ZU BEARBEITEN:
(1) Bitte fasse im Lesetext den Absatz, der mit „Zum einen gibt es“ beginnt, kürzer und behalte seine wesentlichen Aussagen bei.
(2) Führe die Leserkommentare zu Toleranz und Zivilgesellschaft im Lesetext nach ihrem letzten Satz weiter.

LESETEXT:

--

Dieses Thema im Programm: MDR THÜRINGEN - Das Radio | Das Fazit vom Tag | 21. September 2023 | 18:42 Uhr

29 Kommentare

hinter-dem-Regenbogen vor 31 Wochen

@Brigitte Schmidt _"Zivilgesellschaft . . . "

Sie sprechen es an, dass Problem, die Heuchelei und Täuschung.

Zum einen gibt es die "Zivilgesellschaft" und zum anderen gibt es den Rest (die Anderen).
Wer Mitglied im Club sein darf, entscheidet im Allgemeinen die gleiche Klientel, die zuvor auch schon die Begrifflichkeit der "Toleranz" für sich reserviert hat.

hinter-dem-Regenbogen vor 31 Wochen

@Elisa ___"Toleranz bedeutet u.a. . . ."

Toleranz ist ein Gemütszustand, der, wie die Natur es vorgibt, auch immer seine Grenzen sucht.
Deshalb kann (sollte) man, gerade im politischen Raum, Toleranz nicht in einen Rahmen binden.

--

VORLIEGENDE DATEN:
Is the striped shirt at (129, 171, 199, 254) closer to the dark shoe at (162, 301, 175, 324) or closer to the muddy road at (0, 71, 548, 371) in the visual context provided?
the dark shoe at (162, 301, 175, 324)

--

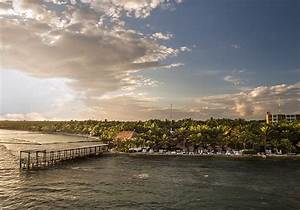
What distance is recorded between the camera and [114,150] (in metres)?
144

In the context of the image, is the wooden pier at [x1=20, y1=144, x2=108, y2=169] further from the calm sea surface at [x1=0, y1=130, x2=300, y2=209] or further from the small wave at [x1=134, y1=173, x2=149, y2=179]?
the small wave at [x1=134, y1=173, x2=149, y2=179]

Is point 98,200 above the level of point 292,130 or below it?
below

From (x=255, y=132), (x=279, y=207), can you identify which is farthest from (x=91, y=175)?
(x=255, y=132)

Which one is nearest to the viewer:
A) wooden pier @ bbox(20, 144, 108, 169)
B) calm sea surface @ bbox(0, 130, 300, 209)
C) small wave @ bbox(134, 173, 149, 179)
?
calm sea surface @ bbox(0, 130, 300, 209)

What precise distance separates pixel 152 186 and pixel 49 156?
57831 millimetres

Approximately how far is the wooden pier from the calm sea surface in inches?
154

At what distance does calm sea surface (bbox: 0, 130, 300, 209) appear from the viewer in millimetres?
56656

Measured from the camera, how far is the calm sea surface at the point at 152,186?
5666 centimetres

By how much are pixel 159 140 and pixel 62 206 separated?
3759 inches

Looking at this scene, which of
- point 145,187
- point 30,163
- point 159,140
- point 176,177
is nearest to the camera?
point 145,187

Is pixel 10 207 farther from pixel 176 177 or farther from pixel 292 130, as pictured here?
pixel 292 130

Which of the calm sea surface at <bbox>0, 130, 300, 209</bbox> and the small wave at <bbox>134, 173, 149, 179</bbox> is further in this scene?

--

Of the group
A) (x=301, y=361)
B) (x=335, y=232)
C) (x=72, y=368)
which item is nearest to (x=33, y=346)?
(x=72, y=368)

--

ERWARTETE ANTWORTEN:
(1) Unterschieden wird zwischen der „Zivilgesellschaft“ und dem Rest. Wer dazugehören darf, entscheidet meist dieselbe Klientel, die zuvor schon den Begriff „Toleranz“ für sich reserviert hat.

(2)
Allein die gemeinlichen Denkmuster in "Rechts" und in "Links" zu klassifizieren, begrenzt jede Art von Toleranz in seiner Ursprungsdeutung.

Zu beobachten ist auch, wer denn bevorzugt und nahezu inflationsartig von der Begrifflichkeit gebraucht macht und sich über diesen Weg der Wühlarbeit, eine Form der Grenzen-und Maßlosigkeit herbeistreitet.

PS:
Die Achtung vor seinen Mitmenschen in der Heimat, sollte eine Selbstverständlichkeit sein und nicht auf ein Synonym aus Toleranz beschränkt werden.

Eilisa vor 31 Wochen

Toleranz bedeutet u.a. Meinungen anderer auszuhalten und zu dulden, auch wenn man selbst eine andere Meinung hat. Das heißt abeŕ auch, man führt eine sachliche Diskussion, wird nicht persönlich, grenzt nicht aus, beleidigt andere nicht oder verbannt Menschen in Gruppen mit vermeintlichen Zuweisungen. Also " die Migranten, die Behinderten, die Homosexuellen, die Muslime, die Kinder, die Alten, die Frauen, die Männer" usw. Man kann schneller als gedacht selbst in einer Gruppe landen.